The aim of this study is to evaluate the expression and regulation of proprotein convertase subtilisin/kexin (PCSK) 6, which is known to be an important factor in the production of bone morphogenetic protein (BMP) cytokines in human ovary.

Method of study

The localization of PCSK 6 protein in normal human ovaries was examined by immunohistochemistry. Human granulosa cells (GC), obtained from 34 patients undergoing ovarian stimulation for in vitro fertilization, were cultured with BMP-2, BMP-6, BMP-7, BMP-15, growth differentiation factor (GDF)-9, and activin-A with or without FSH. PCSK 6 mRNA expression level was evaluated by quantitative real-time reverse transcription and polymerase chain reaction (RT-PCR).

Results

An immunohistochemistry study revealed that GC expressed PCSK 6 throughout follicular development, beginning in the primary follicle stage, while oocytes expressed PCSK 6 from the primordial follicle stage onwards.
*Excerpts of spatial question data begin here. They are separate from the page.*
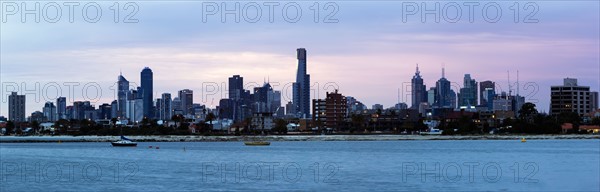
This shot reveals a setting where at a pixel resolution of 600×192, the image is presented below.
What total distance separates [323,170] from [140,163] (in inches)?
1085

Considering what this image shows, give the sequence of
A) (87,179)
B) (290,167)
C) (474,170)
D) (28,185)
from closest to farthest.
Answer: (28,185) < (87,179) < (474,170) < (290,167)

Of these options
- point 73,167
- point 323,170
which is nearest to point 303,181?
point 323,170

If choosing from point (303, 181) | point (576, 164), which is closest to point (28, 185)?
point (303, 181)

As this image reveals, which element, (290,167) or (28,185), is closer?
(28,185)

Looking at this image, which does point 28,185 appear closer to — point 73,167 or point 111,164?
point 73,167

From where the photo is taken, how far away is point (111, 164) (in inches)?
4213

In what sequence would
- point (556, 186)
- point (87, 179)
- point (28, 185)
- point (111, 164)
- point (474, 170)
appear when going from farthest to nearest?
point (111, 164) → point (474, 170) → point (87, 179) → point (28, 185) → point (556, 186)

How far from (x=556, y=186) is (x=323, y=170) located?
2714 centimetres

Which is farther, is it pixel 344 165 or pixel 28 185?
pixel 344 165

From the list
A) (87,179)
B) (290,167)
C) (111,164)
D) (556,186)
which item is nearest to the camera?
(556,186)

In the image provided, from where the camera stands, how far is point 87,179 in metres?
80.6

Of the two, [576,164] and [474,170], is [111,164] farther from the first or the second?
[576,164]

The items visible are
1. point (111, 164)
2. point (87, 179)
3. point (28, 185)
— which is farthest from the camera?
point (111, 164)

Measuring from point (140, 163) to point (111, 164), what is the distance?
3479 mm
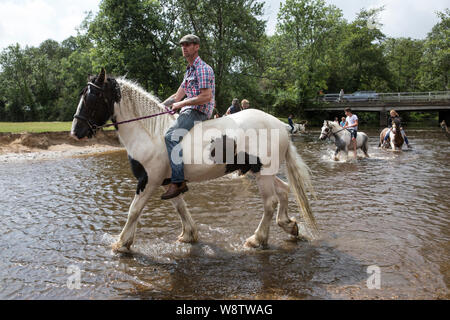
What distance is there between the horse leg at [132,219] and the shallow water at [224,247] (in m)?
0.18

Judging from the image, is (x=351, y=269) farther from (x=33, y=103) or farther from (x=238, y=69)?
(x=33, y=103)

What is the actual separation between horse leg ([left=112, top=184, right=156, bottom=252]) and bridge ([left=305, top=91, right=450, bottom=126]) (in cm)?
5181

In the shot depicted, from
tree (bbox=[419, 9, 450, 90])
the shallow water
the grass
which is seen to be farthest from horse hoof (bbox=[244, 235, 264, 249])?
tree (bbox=[419, 9, 450, 90])

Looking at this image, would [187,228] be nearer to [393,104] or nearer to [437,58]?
[393,104]

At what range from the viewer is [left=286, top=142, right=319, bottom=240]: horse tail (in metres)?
5.45

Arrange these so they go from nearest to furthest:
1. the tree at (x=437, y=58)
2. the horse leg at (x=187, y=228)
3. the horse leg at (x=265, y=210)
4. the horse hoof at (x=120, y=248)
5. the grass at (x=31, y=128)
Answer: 1. the horse hoof at (x=120, y=248)
2. the horse leg at (x=265, y=210)
3. the horse leg at (x=187, y=228)
4. the grass at (x=31, y=128)
5. the tree at (x=437, y=58)

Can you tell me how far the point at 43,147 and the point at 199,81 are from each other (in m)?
17.7

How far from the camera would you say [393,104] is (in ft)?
168

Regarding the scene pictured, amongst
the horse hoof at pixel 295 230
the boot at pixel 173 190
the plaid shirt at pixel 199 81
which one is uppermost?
the plaid shirt at pixel 199 81

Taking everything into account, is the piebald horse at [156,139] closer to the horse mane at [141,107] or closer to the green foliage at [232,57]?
the horse mane at [141,107]

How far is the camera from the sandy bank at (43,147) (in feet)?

An in vitro study demonstrated that BMP-2, BMP-6, BMP-7, and BMP-15, not activin-A and GDF-9, decreased PCSK 6 gene expression in human GC. FSH induced PCSK 6 mRNA in the presence of activin-A or GDF-9. GDF-3, which is an inhibitor of BMP cytokines, also induced PCSK 6 mRNA expression.

Conclusions

PCSK 6, which is a critical factor to produce BMP cytokines, was suppressed with BMP stimulation in human GC, suggesting the presence of a negative feedback system in the follicular development process.